Exercise requirements
Reproduce every line below exactly as written; do not include the images.

Provided information
>>>>

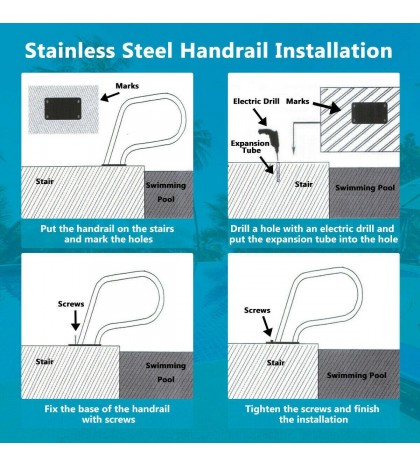 Stainless Steel Handrail Installation

Marks

Stair

Swimming Pool

Put the handrail on the stairs and mark the holes

Electric Drill

Marks

Expansion Tube

Stair

Swimming Pool

Drill a hole with an electric drill and put the expansion tube into the hole

Screws

Stair

Swimming Pool

Fix the base of the handrail with screws

Screws

Stair

Swimming Pool

Tighten the screws and finish the installation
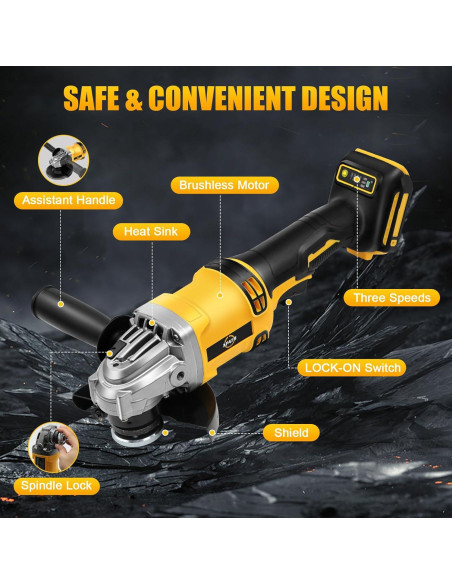 SAFE & CONVENIENT DESIGN

Assistant Handle

Brushless Motor

Heat Sink

Three Speeds

LOCK-ON Switch

Shield

Spindle Lock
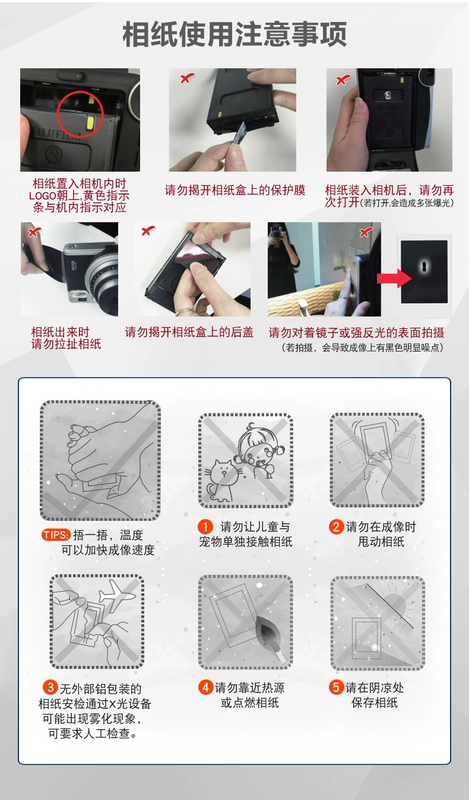 相纸使用注意事项

FUJIFILM

相纸置入相机内时LOGO朝上,黄色指示条与机内指示对应

请勿揭开相纸盒上的保护膜

相纸装入相机后，请勿再次打开(若打开,会造成多张曝光)

相纸出来时请勿拉扯相纸

请勿揭开相纸盒上的后盖

请勿对着镜子或强反光的表面拍摄
(若拍摄，会导致成像上有黑色明显噪点)

TIPS: 捂一捂，温度可以加快成像速度

1 请勿让儿童与宠物单独接触相纸

2 请勿在成像时甩动相纸

3 无外部铝包装的相纸安检通过X光设备可能出现雾化现象，可要求人工检查。

4 请勿靠近热源或点燃相纸

5 请在阴凉处保存相纸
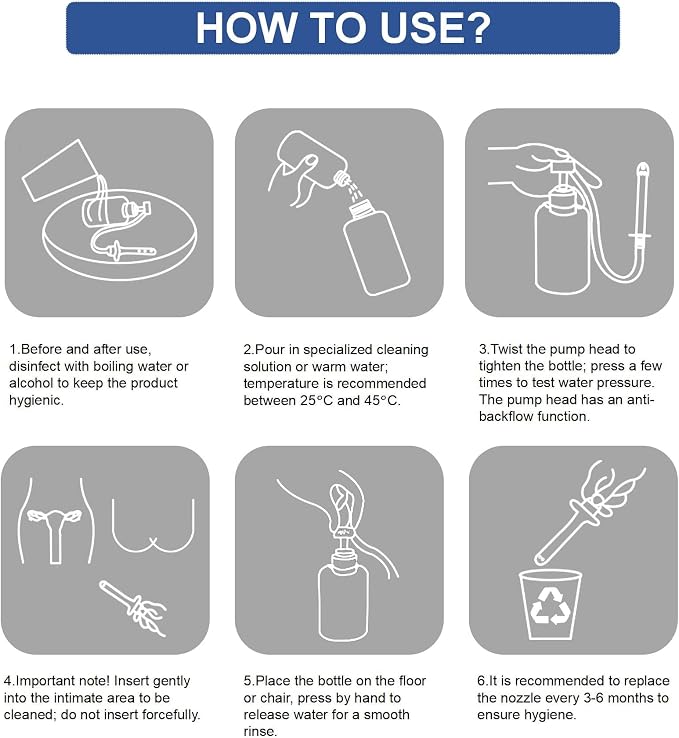 HOW TO USE?

1.Before and after use, disinfect with boiling water or alcohol to keep the product hygienic.

2.Pour in specialized cleaning solution or warm water; temperature is recommended between 25°C and 45°C.

3.Twist the pump head to tighten the bottle; press a few times to test water pressure. The pump head has an anti-backflow function.

4.Important note! Insert gently into the intimate area to be cleaned; do not insert forcefully.

5.Place the bottle on the floor or chair, press by hand to release water for a smooth rinse.

6.It is recommended to replace the nozzle every 3-6 months to ensure hygiene.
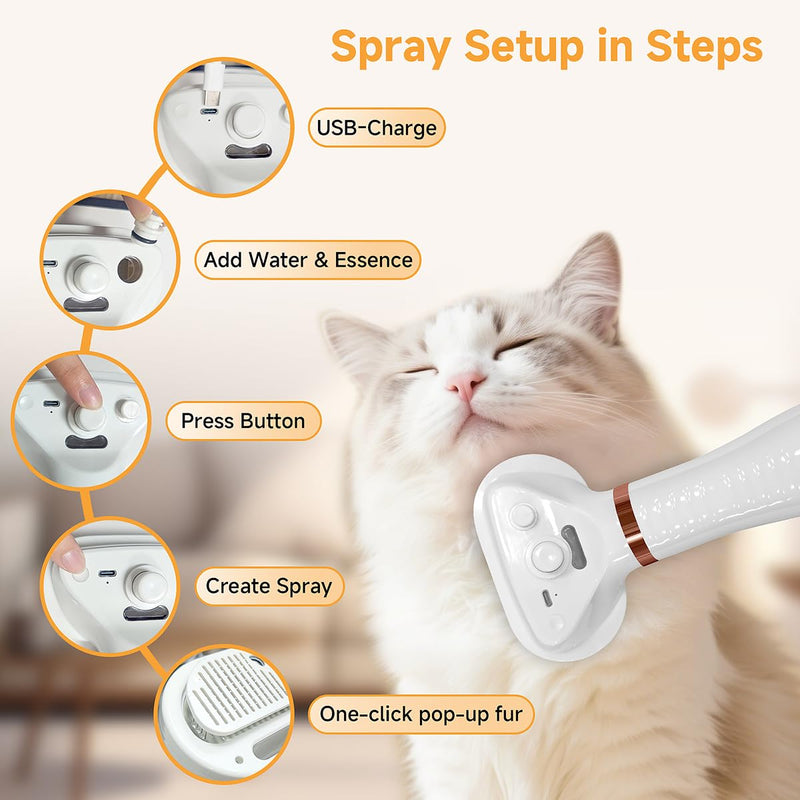 Spray Setup in Steps

USB-Charge

Add Water & Essence

Press Button

Create Spray

One-click pop-up fur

<<<<

Output of the exercise
 Stainless Steel Handrail Installation

Marks

Stair

Swimming Pool

Put the handrail on the stairs and mark the holes

Electric Drill

Marks

Expansion Tube

Stair

Swimming Pool

Drill a hole with an electric drill and put the expansion tube into the hole

Screws

Stair

Swimming Pool

Fix the base of the handrail with screws

Screws

Stair

Swimming Pool

Tighten the screws and finish the installation
 SAFE & CONVENIENT DESIGN

Assistant Handle

Brushless Motor

Heat Sink

Three Speeds

LOCK-ON Switch

Shield

Spindle Lock
 相纸使用注意事项

FUJIFILM

相纸置入相机内时LOGO朝上,黄色指示条与机内指示对应

请勿揭开相纸盒上的保护膜

相纸装入相机后，请勿再次打开(若打开,会造成多张曝光)

相纸出来时请勿拉扯相纸

请勿揭开相纸盒上的后盖

请勿对着镜子或强反光的表面拍摄
(若拍摄，会导致成像上有黑色明显噪点)

TIPS: 捂一捂，温度可以加快成像速度

1 请勿让儿童与宠物单独接触相纸

2 请勿在成像时甩动相纸

3 无外部铝包装的相纸安检通过X光设备可能出现雾化现象，可要求人工检查。

4 请勿靠近热源或点燃相纸

5 请在阴凉处保存相纸
 HOW TO USE?

1.Before and after use, disinfect with boiling water or alcohol to keep the product hygienic.

2.Pour in specialized cleaning solution or warm water; temperature is recommended between 25°C and 45°C.

3.Twist the pump head to tighten the bottle; press a few times to test water pressure. The pump head has an anti-backflow function.

4.Important note! Insert gently into the intimate area to be cleaned; do not insert forcefully.

5.Place the bottle on the floor or chair, press by hand to release water for a smooth rinse.

6.It is recommended to replace the nozzle every 3-6 months to ensure hygiene.
 Spray Setup in Steps

USB-Charge

Add Water & Essence

Press Button

Create Spray

One-click pop-up fur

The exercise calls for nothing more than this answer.